------ EXTRACTED DATA

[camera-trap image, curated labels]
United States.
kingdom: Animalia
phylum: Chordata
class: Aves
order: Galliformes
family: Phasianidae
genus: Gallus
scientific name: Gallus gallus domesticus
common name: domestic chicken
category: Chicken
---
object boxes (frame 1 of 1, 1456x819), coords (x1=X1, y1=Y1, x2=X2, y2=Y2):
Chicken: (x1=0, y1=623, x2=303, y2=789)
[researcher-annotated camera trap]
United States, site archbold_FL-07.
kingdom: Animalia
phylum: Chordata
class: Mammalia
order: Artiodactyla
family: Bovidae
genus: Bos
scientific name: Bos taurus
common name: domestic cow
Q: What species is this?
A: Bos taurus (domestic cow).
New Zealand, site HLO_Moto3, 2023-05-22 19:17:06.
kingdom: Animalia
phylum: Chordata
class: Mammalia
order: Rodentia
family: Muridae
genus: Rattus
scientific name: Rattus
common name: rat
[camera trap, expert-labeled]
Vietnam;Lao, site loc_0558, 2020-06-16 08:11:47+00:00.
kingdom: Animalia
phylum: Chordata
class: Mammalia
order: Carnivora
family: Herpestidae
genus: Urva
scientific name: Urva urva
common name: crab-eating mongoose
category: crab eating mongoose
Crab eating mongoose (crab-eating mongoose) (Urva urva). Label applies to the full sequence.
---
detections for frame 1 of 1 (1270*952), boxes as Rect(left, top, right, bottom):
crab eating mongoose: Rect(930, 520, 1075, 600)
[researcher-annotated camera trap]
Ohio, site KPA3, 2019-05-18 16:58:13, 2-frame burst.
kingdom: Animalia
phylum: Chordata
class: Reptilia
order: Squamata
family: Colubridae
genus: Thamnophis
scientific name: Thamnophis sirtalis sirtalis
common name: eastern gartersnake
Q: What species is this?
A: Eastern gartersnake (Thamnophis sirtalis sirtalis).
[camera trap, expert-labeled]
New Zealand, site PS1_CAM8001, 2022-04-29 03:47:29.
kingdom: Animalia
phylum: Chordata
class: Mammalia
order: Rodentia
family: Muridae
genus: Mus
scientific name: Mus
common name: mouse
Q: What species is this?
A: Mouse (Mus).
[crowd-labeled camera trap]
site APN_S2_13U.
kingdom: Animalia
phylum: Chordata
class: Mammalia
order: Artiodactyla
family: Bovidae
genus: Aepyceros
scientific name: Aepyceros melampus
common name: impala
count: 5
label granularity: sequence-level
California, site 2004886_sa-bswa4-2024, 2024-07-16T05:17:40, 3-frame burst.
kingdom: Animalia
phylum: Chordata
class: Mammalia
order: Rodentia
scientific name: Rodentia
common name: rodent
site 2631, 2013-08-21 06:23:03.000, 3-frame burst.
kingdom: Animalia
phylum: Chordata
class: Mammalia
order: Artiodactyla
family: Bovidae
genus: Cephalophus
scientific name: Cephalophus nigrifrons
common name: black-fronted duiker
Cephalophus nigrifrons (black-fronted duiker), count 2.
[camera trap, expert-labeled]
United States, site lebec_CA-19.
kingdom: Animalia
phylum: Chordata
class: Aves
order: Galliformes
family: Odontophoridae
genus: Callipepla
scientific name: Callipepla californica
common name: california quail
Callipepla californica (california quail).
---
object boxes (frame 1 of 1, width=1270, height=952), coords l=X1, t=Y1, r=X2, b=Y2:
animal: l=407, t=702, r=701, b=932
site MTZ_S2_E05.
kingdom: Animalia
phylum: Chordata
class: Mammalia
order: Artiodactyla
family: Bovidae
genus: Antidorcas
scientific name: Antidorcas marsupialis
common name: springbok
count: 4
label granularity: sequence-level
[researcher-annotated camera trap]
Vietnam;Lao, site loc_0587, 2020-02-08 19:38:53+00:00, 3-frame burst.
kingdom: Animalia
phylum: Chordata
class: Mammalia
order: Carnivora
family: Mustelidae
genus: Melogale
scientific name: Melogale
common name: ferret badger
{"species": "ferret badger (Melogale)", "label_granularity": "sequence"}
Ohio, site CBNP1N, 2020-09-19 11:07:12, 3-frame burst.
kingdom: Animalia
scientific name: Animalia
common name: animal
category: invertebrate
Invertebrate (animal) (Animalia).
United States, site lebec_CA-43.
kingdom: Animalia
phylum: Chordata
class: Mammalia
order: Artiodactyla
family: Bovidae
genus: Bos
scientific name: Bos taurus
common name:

------------

From the records above, print only the lines between the one holding "genus: Aepyceros" and the one holding "United States, site lebec_CA-19.", inclusive, exactly as they stand.

genus: Aepyceros
scientific name: Aepyceros melampus
common name: impala
count: 5
label granularity: sequence-level
California, site 2004886_sa-bswa4-2024, 2024-07-16T05:17:40, 3-frame burst.
kingdom: Animalia
phylum: Chordata
class: Mammalia
order: Rodentia
scientific name: Rodentia
common name: rodent
site 2631, 2013-08-21 06:23:03.000, 3-frame burst.
kingdom: Animalia
phylum: Chordata
class: Mammalia
order: Artiodactyla
family: Bovidae
genus: Cephalophus
scientific name: Cephalophus nigrifrons
common name: black-fronted duiker
Cephalophus nigrifrons (black-fronted duiker), count 2.
[camera trap, expert-labeled]
United States, site lebec_CA-19.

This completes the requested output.